Abstract

The impact of climate change and uncertainty of climate projections from general circulation models (GCMs) from phase 5 of the Coupled Model Intercomparison Project (CMIP5) on streamflow in the Johor River Basin, Malaysia was assessed. Eighteen GCMs were evaluated, and the six that adequately simulated historical climate were selected for an ensemble of GCMs under three Representative Concentration Pathways (RCPs; 2.6 (low emissions), 4.5 (moderate emissions) and 8.5 (high emissions)) for three future time periods (2020s, 2050s and 2080s) as inputs into the Soil and Water Assessment Tool (SWAT) hydrological model.
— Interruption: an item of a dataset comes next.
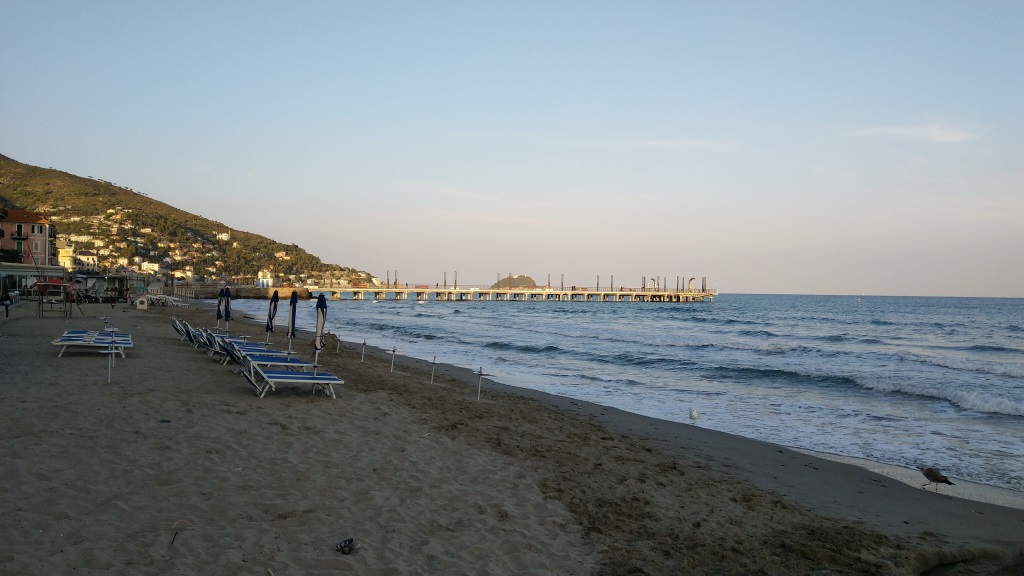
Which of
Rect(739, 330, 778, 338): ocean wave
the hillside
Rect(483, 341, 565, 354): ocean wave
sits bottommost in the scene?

We also quantified the uncertainties associated with GCM structure, greenhouse gas concentration pathways (RCP 2.6, 4.5 and 8.5), and prescribed increases of global temperature (1–6 °C) through streamflow changes. The SWAT model simulated historical monthly streamflow well, with a Nash–Sutcliffe efficiency coefficient of 0.66 for calibration and 0.62 for validation. Under RCPs 2.6, 4.5, and 8.5, the results indicate that annual precipitation changes of 1.01 to 8.88% and annual temperature of 0.60–3.21 °C will lead to a projected annual streamflow ranging from 0.91 to 12.95% compared to the historical period. The study indicates multiple climate change scenarios are important for a robust hydrological impact assessment.